(Your objective): Once you reach the line with "פרדי הירש דאג" below, copy each line exactly, stopping after the line with "Sofá de dois", and skip any pictures.

(Entries provided):
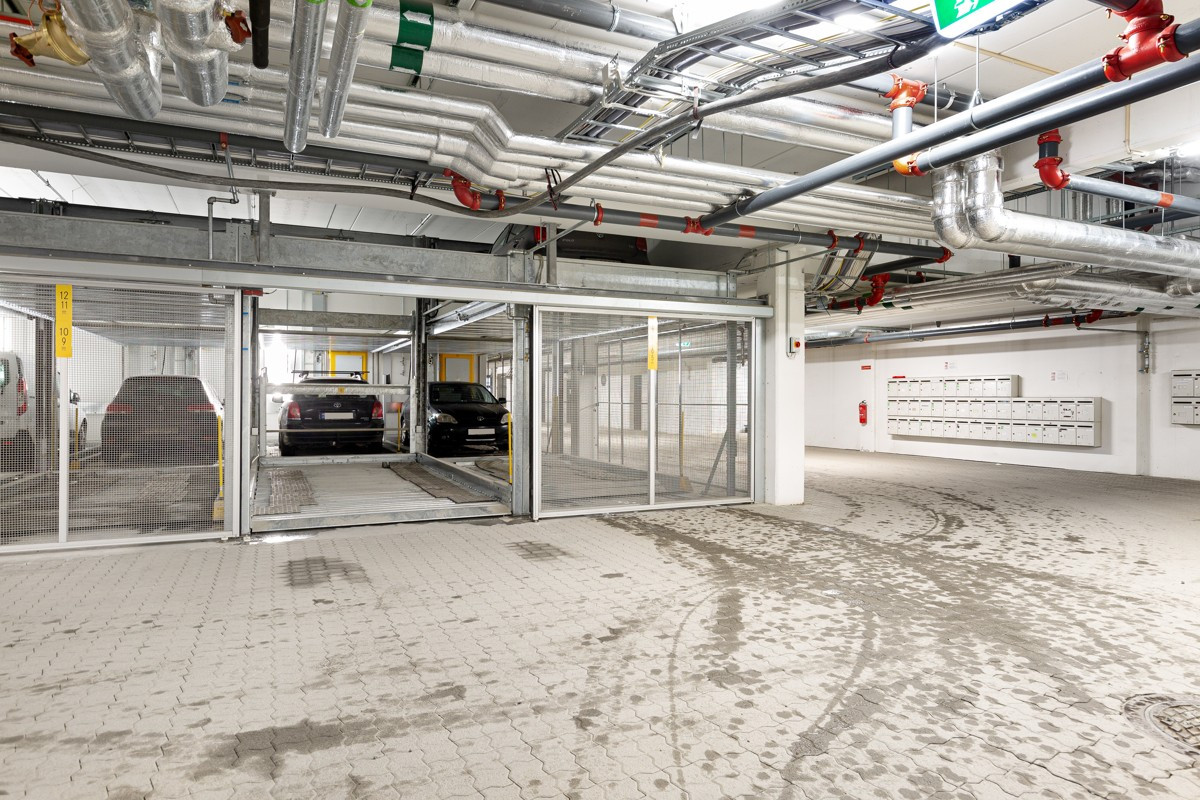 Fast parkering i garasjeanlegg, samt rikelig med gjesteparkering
---
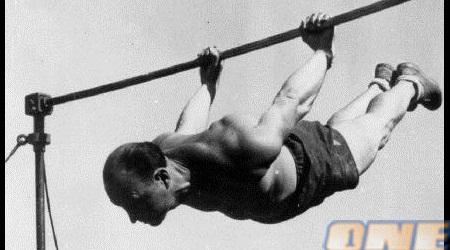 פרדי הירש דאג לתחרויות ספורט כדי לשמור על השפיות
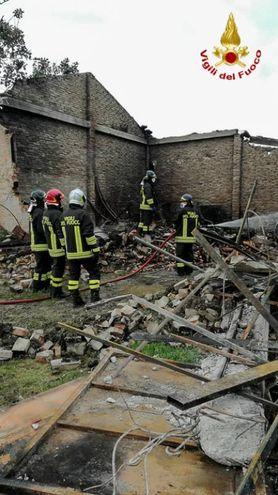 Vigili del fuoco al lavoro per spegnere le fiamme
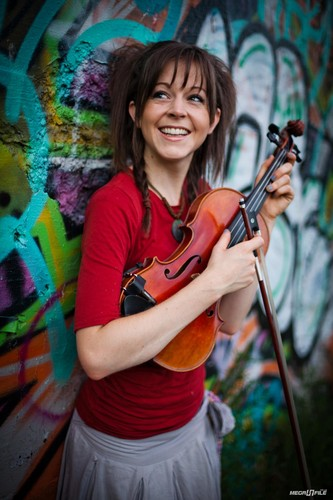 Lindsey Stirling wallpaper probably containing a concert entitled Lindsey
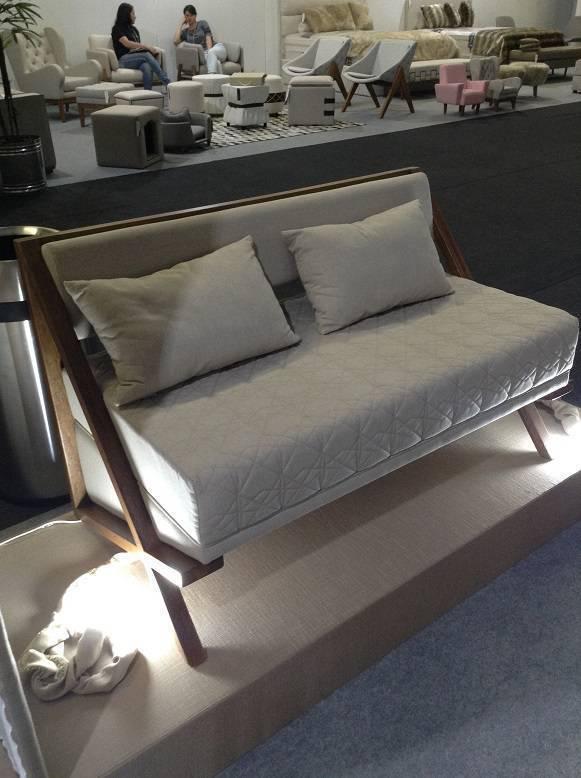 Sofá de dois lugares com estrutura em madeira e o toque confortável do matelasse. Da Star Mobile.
==
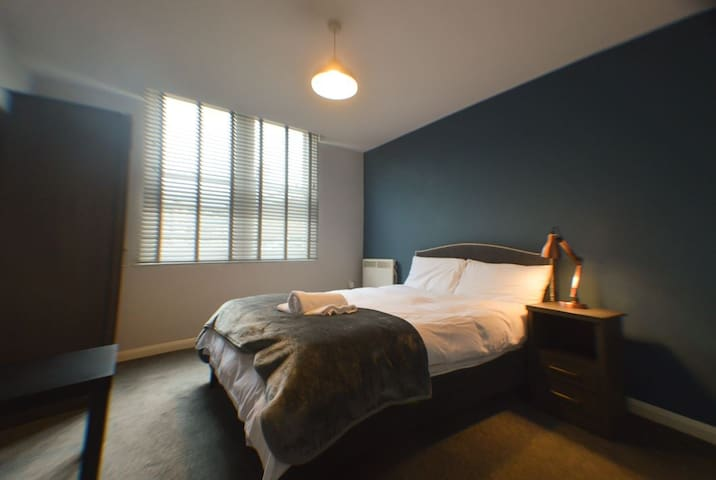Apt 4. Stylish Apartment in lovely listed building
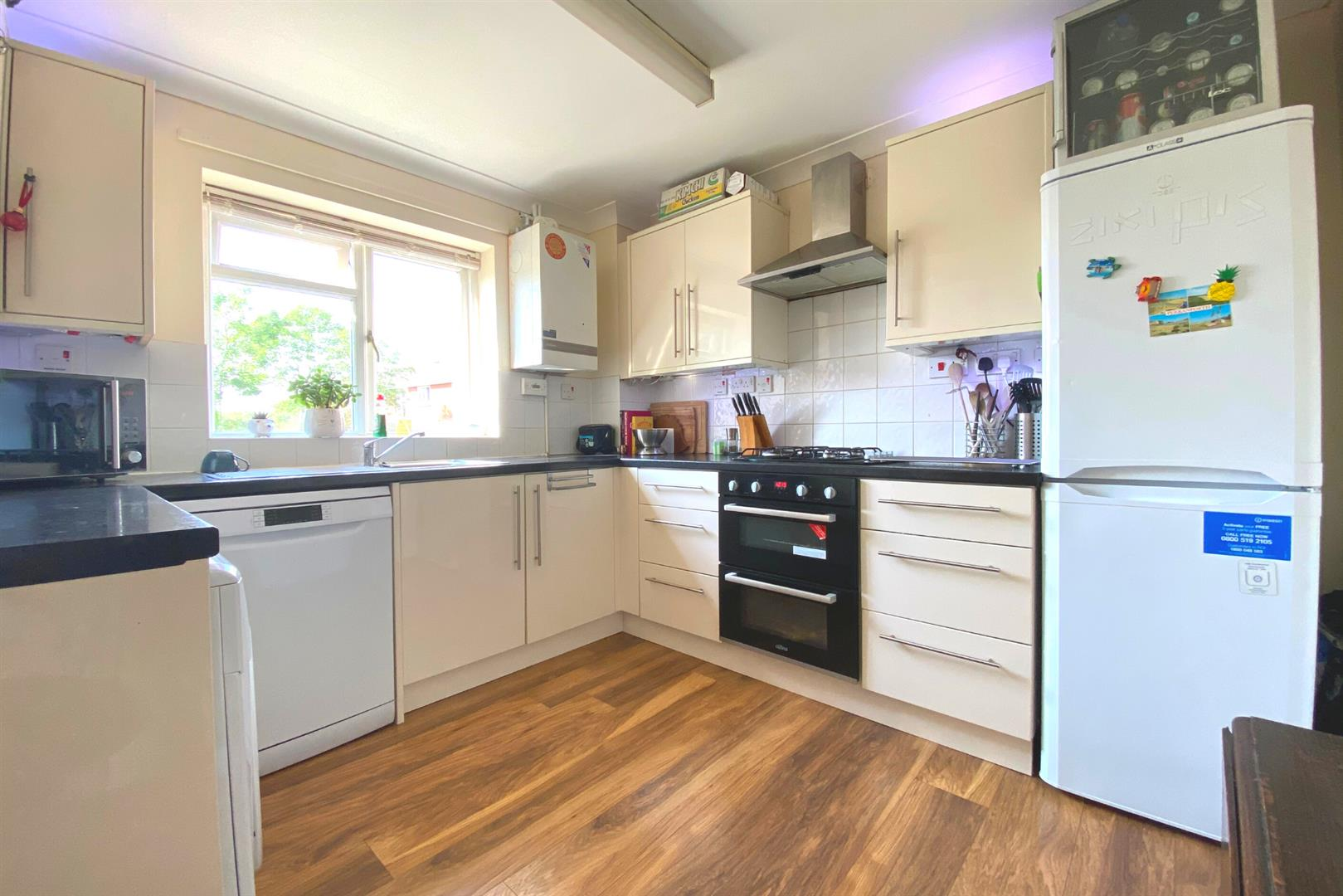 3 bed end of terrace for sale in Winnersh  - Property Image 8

(Result of this exercise):
 פרדי הירש דאג לתחרויות ספורט כדי לשמור על השפיות
 Vigili del fuoco al lavoro per spegnere le fiamme
 Lindsey Stirling wallpaper probably containing a concert entitled Lindsey
 Sofá de dois lugares com estrutura em madeira e o toque confortável do matelasse. Da Star Mobile.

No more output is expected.